- Problem description
What is needed is the run of lines from the one with "Is the helicopter" through the close of the data, set down exactly.

--- START OF Recorded data ---

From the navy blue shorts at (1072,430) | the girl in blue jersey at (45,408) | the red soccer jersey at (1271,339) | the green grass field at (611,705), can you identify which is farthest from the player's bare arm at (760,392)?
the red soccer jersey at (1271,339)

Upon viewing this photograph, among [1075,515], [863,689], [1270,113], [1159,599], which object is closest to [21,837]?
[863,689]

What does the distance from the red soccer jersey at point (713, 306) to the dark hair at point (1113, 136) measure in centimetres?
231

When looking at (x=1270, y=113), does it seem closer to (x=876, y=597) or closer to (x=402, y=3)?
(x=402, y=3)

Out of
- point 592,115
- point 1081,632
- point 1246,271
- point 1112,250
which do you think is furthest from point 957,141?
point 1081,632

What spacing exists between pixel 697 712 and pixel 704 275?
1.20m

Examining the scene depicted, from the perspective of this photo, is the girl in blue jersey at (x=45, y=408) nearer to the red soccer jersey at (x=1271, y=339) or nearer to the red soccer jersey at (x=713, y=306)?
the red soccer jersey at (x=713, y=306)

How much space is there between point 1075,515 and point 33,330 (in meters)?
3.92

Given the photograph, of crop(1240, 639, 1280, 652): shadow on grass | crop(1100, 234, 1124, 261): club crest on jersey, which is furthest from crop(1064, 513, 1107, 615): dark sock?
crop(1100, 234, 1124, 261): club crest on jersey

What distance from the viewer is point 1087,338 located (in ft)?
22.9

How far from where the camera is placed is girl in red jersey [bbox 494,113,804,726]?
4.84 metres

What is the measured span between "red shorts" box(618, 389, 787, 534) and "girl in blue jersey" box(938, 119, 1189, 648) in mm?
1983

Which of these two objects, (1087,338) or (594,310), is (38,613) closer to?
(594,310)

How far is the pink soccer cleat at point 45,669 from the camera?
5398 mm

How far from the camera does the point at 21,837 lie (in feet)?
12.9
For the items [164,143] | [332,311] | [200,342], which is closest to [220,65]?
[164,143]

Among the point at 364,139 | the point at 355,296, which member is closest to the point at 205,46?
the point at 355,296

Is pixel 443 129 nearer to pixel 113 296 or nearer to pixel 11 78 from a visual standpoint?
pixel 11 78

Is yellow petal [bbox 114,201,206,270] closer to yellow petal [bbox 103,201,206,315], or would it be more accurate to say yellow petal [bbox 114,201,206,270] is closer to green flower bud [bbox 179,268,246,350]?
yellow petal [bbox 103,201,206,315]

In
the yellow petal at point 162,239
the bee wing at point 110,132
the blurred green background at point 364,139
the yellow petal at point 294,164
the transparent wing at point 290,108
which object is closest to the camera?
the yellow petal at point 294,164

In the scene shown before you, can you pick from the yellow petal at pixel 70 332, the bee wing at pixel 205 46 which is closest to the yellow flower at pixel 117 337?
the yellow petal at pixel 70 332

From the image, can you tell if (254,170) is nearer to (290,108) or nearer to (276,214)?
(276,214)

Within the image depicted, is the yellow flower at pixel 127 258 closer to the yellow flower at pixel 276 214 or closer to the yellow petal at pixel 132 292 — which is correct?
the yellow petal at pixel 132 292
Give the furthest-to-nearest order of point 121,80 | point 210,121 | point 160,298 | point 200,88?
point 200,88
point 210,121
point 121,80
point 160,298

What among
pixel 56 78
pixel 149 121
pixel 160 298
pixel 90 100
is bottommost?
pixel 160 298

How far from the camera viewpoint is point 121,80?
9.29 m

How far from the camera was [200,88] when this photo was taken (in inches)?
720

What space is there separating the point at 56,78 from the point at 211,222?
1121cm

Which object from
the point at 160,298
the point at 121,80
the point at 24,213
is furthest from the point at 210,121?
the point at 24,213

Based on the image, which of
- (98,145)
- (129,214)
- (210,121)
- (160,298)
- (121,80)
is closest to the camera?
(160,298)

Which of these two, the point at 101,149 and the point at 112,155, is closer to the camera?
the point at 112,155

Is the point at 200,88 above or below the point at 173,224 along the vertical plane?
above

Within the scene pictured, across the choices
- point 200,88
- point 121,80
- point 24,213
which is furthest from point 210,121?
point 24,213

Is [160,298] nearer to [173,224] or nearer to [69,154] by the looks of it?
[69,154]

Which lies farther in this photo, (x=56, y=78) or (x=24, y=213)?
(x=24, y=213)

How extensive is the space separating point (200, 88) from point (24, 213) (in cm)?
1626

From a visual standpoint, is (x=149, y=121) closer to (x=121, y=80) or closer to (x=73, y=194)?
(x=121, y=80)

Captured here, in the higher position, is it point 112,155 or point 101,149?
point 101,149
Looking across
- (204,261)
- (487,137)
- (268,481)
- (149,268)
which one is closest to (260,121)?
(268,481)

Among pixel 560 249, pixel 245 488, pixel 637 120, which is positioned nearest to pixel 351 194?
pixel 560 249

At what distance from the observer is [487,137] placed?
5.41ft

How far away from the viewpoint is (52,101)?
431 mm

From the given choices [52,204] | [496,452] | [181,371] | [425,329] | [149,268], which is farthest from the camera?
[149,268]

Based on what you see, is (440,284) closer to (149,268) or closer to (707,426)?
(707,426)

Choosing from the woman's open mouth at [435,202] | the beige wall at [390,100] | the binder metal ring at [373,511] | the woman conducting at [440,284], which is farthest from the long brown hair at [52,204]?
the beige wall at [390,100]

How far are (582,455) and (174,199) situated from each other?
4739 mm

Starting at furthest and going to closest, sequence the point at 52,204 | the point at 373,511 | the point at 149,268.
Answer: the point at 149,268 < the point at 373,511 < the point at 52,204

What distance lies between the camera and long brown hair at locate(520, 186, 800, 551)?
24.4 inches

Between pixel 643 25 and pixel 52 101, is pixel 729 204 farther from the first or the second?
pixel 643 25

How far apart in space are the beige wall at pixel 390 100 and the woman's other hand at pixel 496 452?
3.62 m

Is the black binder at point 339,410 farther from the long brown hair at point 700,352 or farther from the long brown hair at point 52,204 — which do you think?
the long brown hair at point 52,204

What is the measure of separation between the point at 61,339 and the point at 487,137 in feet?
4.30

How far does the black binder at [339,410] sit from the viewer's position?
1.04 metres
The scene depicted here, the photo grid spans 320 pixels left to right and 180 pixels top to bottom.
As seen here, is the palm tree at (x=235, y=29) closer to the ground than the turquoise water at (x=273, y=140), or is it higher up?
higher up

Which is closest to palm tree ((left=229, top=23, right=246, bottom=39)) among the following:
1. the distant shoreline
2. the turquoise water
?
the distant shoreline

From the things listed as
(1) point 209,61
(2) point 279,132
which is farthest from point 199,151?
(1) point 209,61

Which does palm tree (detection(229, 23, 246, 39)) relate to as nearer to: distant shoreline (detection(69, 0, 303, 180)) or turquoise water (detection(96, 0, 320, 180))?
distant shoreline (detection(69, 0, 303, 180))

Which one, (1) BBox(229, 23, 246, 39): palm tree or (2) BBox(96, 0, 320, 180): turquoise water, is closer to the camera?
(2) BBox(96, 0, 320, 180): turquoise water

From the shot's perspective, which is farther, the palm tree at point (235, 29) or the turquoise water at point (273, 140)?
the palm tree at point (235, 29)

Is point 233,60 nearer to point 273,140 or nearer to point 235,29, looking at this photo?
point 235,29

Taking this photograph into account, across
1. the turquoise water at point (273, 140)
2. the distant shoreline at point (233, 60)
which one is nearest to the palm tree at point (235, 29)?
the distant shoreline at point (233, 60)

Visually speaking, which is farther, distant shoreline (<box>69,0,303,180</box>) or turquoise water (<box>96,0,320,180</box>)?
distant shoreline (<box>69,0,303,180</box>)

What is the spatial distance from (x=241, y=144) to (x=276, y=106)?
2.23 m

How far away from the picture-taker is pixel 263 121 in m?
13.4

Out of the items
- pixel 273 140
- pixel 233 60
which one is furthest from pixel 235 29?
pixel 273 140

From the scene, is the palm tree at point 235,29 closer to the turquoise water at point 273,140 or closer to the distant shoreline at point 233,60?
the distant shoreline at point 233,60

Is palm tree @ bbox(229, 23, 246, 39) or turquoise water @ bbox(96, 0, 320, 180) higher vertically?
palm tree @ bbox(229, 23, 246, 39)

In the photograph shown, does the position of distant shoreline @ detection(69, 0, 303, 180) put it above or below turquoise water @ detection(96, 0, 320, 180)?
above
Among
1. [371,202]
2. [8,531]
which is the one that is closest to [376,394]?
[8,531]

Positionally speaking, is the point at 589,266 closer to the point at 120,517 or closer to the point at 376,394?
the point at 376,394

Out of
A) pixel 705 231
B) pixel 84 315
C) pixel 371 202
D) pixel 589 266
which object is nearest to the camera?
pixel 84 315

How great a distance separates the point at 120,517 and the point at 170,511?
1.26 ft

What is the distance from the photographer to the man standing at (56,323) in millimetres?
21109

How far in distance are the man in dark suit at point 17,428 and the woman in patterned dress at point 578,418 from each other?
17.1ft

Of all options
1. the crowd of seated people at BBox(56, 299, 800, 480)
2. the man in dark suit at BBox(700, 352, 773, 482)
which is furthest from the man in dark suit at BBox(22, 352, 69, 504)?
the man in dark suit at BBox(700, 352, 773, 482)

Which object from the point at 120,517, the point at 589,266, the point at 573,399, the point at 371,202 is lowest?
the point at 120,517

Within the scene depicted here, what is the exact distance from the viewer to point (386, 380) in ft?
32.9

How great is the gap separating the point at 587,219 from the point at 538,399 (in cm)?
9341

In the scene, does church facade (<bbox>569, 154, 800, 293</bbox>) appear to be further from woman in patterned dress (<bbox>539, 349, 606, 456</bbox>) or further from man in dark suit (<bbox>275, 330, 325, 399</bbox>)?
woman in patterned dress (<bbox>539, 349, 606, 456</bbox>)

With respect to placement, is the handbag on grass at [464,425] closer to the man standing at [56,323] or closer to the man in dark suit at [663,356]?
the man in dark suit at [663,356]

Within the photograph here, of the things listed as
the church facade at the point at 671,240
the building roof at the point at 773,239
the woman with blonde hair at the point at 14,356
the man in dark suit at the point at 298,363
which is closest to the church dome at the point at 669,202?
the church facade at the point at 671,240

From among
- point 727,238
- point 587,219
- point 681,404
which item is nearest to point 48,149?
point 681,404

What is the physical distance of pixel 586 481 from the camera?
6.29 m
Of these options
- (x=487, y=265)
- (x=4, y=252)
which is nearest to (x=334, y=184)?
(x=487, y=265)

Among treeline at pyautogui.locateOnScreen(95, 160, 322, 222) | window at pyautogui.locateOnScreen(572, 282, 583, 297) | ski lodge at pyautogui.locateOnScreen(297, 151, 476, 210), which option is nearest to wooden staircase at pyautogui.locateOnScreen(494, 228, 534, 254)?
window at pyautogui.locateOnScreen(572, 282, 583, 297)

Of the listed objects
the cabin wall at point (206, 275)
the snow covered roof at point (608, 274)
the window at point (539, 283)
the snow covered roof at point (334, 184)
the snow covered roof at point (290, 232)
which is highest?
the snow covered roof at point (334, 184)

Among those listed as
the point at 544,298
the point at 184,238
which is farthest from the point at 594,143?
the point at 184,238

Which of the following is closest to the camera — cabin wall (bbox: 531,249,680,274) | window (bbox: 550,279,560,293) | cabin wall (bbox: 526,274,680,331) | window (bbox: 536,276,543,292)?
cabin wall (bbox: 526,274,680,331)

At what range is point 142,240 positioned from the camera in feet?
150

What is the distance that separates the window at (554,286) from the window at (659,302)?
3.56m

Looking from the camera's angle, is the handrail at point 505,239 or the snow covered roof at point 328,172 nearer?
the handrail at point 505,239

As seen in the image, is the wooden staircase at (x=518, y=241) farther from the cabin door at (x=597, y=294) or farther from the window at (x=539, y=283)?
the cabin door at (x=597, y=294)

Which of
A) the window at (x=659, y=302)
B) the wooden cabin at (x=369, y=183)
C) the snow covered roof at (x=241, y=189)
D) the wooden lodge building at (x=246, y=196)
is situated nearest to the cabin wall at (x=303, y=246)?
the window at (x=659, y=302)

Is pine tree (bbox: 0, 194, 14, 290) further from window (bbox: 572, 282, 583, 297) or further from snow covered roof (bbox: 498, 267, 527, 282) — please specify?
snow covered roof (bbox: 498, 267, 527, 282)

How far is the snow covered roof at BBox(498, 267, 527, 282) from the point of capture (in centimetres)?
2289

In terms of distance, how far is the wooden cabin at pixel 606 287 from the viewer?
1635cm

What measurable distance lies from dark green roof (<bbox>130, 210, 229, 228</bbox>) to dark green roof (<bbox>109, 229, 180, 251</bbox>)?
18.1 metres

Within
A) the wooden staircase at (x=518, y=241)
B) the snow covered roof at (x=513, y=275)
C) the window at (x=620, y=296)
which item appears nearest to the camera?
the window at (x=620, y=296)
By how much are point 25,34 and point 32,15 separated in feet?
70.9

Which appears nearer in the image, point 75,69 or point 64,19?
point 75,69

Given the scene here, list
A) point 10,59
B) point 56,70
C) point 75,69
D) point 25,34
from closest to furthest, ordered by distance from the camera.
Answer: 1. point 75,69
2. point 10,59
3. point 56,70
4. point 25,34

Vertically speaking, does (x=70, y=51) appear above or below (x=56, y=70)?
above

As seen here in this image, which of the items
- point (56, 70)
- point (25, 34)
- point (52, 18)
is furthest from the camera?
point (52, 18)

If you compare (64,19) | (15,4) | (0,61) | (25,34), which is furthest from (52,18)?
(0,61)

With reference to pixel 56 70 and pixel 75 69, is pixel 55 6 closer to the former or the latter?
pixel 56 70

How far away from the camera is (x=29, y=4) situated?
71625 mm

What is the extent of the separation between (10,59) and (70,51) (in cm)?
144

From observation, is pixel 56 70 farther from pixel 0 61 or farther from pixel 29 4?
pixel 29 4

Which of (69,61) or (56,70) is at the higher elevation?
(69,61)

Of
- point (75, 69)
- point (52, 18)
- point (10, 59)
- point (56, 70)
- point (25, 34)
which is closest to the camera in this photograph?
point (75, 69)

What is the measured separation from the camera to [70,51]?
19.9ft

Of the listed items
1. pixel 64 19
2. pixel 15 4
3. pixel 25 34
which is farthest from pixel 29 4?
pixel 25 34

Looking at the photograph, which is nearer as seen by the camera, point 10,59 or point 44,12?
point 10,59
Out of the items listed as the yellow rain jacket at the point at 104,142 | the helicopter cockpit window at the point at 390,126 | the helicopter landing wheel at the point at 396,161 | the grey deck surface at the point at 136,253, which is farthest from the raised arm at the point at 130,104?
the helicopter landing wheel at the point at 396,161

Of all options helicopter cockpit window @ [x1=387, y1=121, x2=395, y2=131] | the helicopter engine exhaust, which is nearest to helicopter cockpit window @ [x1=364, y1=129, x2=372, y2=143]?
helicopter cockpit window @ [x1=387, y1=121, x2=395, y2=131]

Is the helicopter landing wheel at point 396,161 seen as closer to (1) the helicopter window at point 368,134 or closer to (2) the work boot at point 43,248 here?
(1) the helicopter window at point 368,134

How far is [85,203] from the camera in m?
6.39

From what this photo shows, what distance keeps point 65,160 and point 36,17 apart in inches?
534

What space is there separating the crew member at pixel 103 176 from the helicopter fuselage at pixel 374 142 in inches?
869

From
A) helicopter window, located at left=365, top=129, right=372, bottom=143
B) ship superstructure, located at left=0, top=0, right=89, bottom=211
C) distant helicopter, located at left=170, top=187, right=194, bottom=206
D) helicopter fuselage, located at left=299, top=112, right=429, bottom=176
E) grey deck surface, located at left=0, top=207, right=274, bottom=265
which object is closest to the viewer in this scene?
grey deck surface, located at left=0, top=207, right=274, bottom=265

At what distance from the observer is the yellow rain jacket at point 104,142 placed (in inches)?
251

--- END OF Recorded data ---

- Completed exercise
Is the helicopter landing wheel at point 396,161 seen as closer to (1) the helicopter window at point 368,134 or closer to (2) the work boot at point 43,248 here?
(1) the helicopter window at point 368,134

How far is [85,203] from the camera in m?
6.39

From what this photo shows, what distance keeps point 65,160 and point 36,17 apart in inches?
534

What space is there separating the crew member at pixel 103 176 from the helicopter fuselage at pixel 374 142 in inches?
869

From
A) helicopter window, located at left=365, top=129, right=372, bottom=143
B) ship superstructure, located at left=0, top=0, right=89, bottom=211
C) distant helicopter, located at left=170, top=187, right=194, bottom=206
D) helicopter fuselage, located at left=299, top=112, right=429, bottom=176
E) grey deck surface, located at left=0, top=207, right=274, bottom=265
which object is closest to the viewer in this scene?
grey deck surface, located at left=0, top=207, right=274, bottom=265

At what distance from the observer is the yellow rain jacket at point 104,142 placed (in inches)?
251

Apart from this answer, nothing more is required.